El barquero observó con curiosidad a los dos hombres que andaban por el sendero que se descolgaba como un tajo en la arcilla. La tierra de alrededor sangraba, moldeada en ocre y hierro. A lo lejos, las olas habían desmenuzado el acantilado y el recorte de las bahías se curvaba hasta el campo. En el mar se veía ya el cerco rojizo crepuscular. Uno de los hombres parecía un viejo vagabundo y llevaba un garrote. El otro avanzaba con paso juvenil mientras silboteaba.

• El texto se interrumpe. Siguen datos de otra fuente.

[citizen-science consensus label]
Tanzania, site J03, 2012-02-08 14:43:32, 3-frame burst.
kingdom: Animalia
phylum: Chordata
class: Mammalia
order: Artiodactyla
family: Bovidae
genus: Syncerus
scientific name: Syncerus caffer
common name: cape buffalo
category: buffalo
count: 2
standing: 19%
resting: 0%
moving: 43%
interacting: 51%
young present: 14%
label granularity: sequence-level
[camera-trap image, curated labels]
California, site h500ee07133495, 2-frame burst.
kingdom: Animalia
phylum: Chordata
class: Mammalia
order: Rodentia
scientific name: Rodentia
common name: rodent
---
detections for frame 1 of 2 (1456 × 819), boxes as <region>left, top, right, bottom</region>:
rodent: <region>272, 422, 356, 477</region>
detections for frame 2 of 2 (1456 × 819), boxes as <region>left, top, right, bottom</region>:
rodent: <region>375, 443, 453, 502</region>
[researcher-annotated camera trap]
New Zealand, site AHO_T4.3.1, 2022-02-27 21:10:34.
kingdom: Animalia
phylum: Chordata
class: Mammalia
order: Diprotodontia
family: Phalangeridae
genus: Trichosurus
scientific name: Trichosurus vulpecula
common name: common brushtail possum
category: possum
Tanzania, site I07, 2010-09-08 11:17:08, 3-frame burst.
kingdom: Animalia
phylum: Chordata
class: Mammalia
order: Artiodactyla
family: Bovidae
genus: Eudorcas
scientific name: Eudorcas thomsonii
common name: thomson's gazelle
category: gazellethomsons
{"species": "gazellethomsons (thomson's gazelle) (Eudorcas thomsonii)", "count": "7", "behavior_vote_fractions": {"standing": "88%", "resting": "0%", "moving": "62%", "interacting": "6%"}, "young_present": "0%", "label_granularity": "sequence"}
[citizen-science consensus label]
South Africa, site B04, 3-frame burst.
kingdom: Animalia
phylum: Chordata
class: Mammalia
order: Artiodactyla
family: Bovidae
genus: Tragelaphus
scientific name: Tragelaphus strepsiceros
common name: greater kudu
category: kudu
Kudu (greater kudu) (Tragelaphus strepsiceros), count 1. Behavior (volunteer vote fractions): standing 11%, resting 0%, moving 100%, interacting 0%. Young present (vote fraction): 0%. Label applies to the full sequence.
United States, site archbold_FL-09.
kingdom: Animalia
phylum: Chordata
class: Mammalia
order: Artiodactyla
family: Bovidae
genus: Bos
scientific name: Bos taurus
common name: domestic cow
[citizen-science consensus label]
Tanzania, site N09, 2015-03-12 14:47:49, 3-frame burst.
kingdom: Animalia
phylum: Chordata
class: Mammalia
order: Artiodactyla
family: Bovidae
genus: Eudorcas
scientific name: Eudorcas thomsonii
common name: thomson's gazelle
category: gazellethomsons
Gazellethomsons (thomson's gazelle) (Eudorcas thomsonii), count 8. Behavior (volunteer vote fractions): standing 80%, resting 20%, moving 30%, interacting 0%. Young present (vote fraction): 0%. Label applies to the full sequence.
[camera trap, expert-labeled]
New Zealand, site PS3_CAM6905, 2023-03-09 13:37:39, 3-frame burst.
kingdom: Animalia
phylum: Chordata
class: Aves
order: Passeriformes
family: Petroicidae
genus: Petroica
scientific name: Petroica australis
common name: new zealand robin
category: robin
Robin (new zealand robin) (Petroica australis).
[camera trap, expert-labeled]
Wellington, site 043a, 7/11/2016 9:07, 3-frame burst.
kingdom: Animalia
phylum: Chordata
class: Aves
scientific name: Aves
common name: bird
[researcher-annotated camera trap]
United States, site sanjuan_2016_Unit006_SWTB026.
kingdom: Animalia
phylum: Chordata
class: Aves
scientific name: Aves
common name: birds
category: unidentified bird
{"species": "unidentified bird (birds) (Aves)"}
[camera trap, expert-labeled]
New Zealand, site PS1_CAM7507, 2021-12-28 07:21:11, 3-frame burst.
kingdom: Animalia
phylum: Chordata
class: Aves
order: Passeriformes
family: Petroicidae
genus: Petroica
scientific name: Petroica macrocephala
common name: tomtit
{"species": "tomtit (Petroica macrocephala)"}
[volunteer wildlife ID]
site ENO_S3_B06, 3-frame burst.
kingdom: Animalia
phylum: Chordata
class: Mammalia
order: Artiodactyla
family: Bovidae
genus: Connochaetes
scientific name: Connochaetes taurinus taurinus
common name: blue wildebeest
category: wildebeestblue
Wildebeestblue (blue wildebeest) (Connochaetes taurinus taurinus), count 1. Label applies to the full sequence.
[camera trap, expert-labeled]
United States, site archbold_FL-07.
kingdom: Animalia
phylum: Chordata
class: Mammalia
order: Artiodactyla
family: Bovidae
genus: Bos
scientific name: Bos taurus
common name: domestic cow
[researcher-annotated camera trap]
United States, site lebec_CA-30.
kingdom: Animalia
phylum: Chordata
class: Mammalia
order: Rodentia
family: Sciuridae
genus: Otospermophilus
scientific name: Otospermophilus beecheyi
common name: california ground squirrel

Descendieron al alfaque del río, una línea clara y verde contra la cual batía un reflejo amarillo.

Se embarcaron, sin cruzar palabra, en la plataforma y el viejo estiró las piernas. El barquero navegó en oblicuo al medio de la corriente. Las escamas del agua se retorcían, rojas y negras, y el río se enroscaba en las orillas como una serpiente. Mirando hacia el otro borde, vieron, entre las manchas oscuras y coloridas de los bosques fluviales y de los cultivos, un anguloso puente de madera que enlazaba las orillas en la línea del horizonte.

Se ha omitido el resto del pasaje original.